── Extract to read ──

DeepSeek's 3FS File System Achieves 6.6 TiB/s Throughput, Optimized for AI Workloads

BigGo Editorial Team

DeepSeek's 3FS File System Achieves 6.6 TiB/s Throughput, Optimized for AI Workloads

DeepSeek has released their Fire-Flyer File System (3FS), a high-performance distributed file system specifically designed for AI training and inference workloads. The system has been in development since 2019, originally created for high-frequency trading applications, and has now been optimized for the unique data access patterns of large-scale AI training.

Exceptional Performance for Random Read Workloads

3FS achieves remarkable performance, with benchmark tests showing read throughput of approximately 6.6 TiB/s across a cluster of 180 storage nodes. This performance level significantly outpaces traditional distributed file systems like Ceph, which recently celebrated reaching 1 TiB/s. The system is specifically engineered for the random read patterns common in AI training workloads, where traditional caching mechanisms provide little benefit.

For those who are interested, the design was originally published here... This file system has been developed and utilized by them for several years. Compared to the traditional file systems, it is more focused on model training that contains a lot of random reads. Read cache and prefetching are useless in this case.

What makes 3FS unique is its deliberate omission of read caching and prefetching—features that are staples in conventional file systems but offer no advantage for AI training workloads where data is rarely reused in the short term. Instead, 3FS uses Linux-based AIO and io_uring interfaces with Direct I/O mode, bypassing the file cache entirely to prevent unnecessary memory consumption.

───
── Material for this task ──

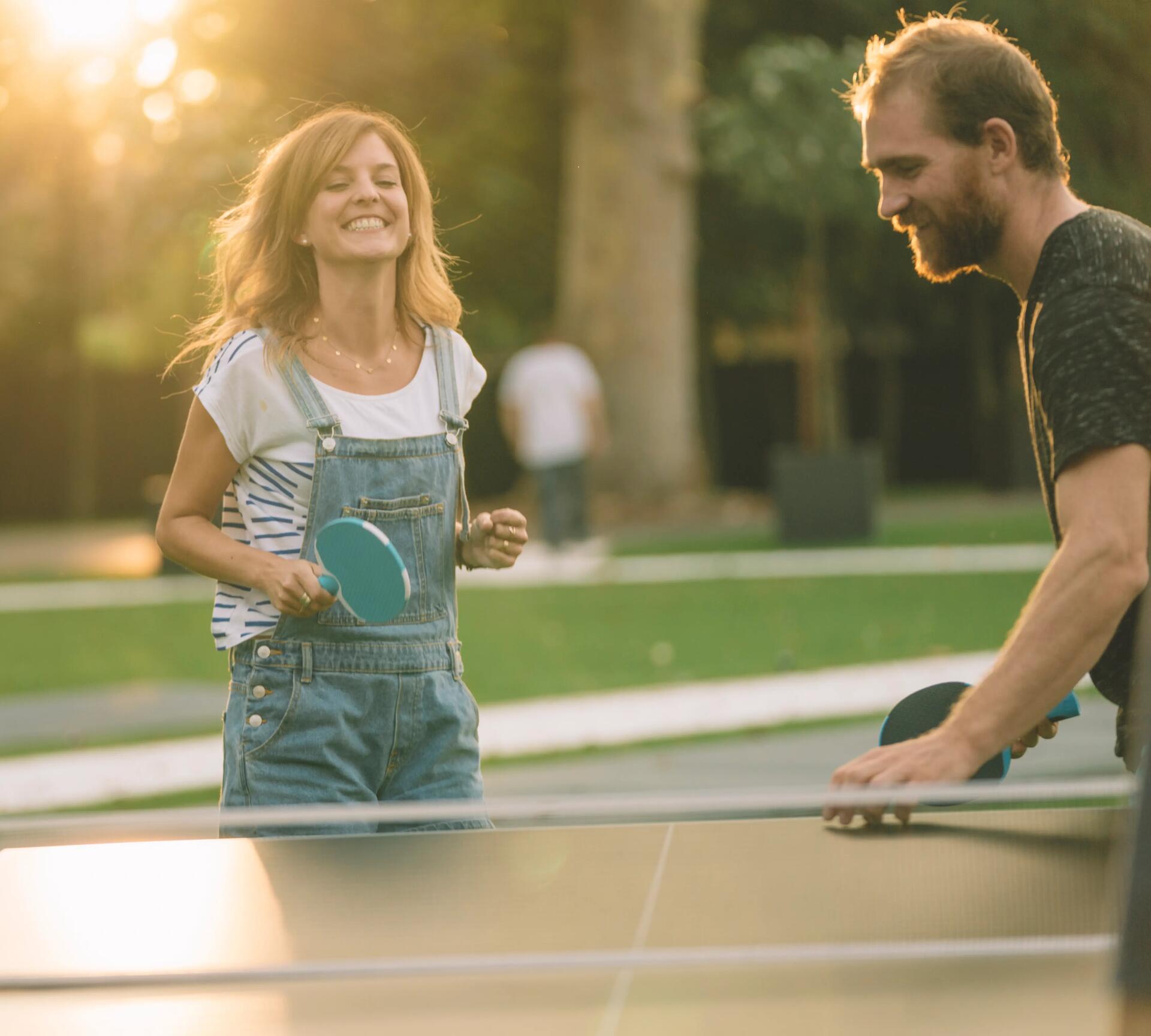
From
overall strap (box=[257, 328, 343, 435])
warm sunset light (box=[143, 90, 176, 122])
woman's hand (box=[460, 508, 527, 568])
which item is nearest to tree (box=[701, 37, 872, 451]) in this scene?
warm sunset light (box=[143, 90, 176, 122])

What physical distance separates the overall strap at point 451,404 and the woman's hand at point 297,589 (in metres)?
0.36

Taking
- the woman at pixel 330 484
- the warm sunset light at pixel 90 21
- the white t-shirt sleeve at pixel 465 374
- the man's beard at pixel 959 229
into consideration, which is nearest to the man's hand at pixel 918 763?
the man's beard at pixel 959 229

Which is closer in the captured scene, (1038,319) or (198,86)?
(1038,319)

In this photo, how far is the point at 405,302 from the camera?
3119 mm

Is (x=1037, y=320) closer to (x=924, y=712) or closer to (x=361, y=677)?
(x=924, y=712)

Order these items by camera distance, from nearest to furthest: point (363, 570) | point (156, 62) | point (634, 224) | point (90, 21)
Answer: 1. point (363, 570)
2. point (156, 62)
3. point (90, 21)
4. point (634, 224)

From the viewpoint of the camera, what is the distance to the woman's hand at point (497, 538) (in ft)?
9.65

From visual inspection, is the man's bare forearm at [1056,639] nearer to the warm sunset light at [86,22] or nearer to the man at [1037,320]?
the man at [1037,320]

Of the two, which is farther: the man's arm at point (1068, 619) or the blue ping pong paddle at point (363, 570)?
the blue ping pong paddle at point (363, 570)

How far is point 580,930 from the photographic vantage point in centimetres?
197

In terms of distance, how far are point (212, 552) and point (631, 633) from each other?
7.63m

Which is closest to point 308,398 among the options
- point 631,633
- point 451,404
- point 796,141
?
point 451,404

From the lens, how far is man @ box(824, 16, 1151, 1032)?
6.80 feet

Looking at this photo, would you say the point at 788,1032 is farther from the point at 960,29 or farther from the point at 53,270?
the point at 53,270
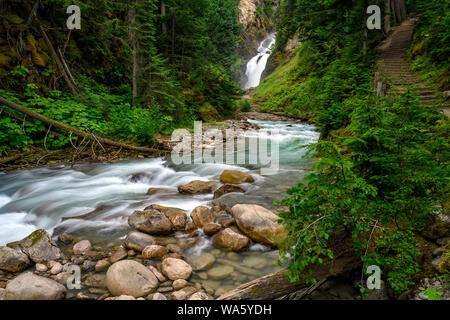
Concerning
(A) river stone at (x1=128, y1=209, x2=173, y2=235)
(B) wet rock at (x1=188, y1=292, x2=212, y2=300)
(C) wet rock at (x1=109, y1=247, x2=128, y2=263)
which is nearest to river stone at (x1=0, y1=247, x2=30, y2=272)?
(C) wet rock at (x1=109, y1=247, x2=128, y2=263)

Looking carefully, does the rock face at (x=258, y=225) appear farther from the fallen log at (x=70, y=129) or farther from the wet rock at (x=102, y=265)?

───

→ **Work to do**
1/ Please reproduce the entire 3FS file system article word for word.
2/ Find each line in the listing that contains the string "strap" and copy those lines.

→ **Final results**
1/
DeepSeek's 3FS File System Achieves 6.6 TiB/s Throughput, Optimized for AI Workloads

BigGo Editorial Team

DeepSeek's 3FS File System Achieves 6.6 TiB/s Throughput, Optimized for AI Workloads

DeepSeek has released their Fire-Flyer File System (3FS), a high-performance distributed file system specifically designed for AI training and inference workloads. The system has been in development since 2019, originally created for high-frequency trading applications, and has now been optimized for the unique data access patterns of large-scale AI training.

Exceptional Performance for Random Read Workloads

3FS achieves remarkable performance, with benchmark tests showing read throughput of approximately 6.6 TiB/s across a cluster of 180 storage nodes. This performance level significantly outpaces traditional distributed file systems like Ceph, which recently celebrated reaching 1 TiB/s. The system is specifically engineered for the random read patterns common in AI training workloads, where traditional caching mechanisms provide little benefit.

For those who are interested, the design was originally published here... This file system has been developed and utilized by them for several years. Compared to the traditional file systems, it is more focused on model training that contains a lot of random reads. Read cache and prefetching are useless in this case.

What makes 3FS unique is its deliberate omission of read caching and prefetching—features that are staples in conventional file systems but offer no advantage for AI training workloads where data is rarely reused in the short term. Instead, 3FS uses Linux-based AIO and io_uring interfaces with Direct I/O mode, bypassing the file cache entirely to prevent unnecessary memory consumption.

2/
overall strap (box=[257, 328, 343, 435])
What physical distance separates the overall strap at point 451,404 and the woman's hand at point 297,589 (in metres)?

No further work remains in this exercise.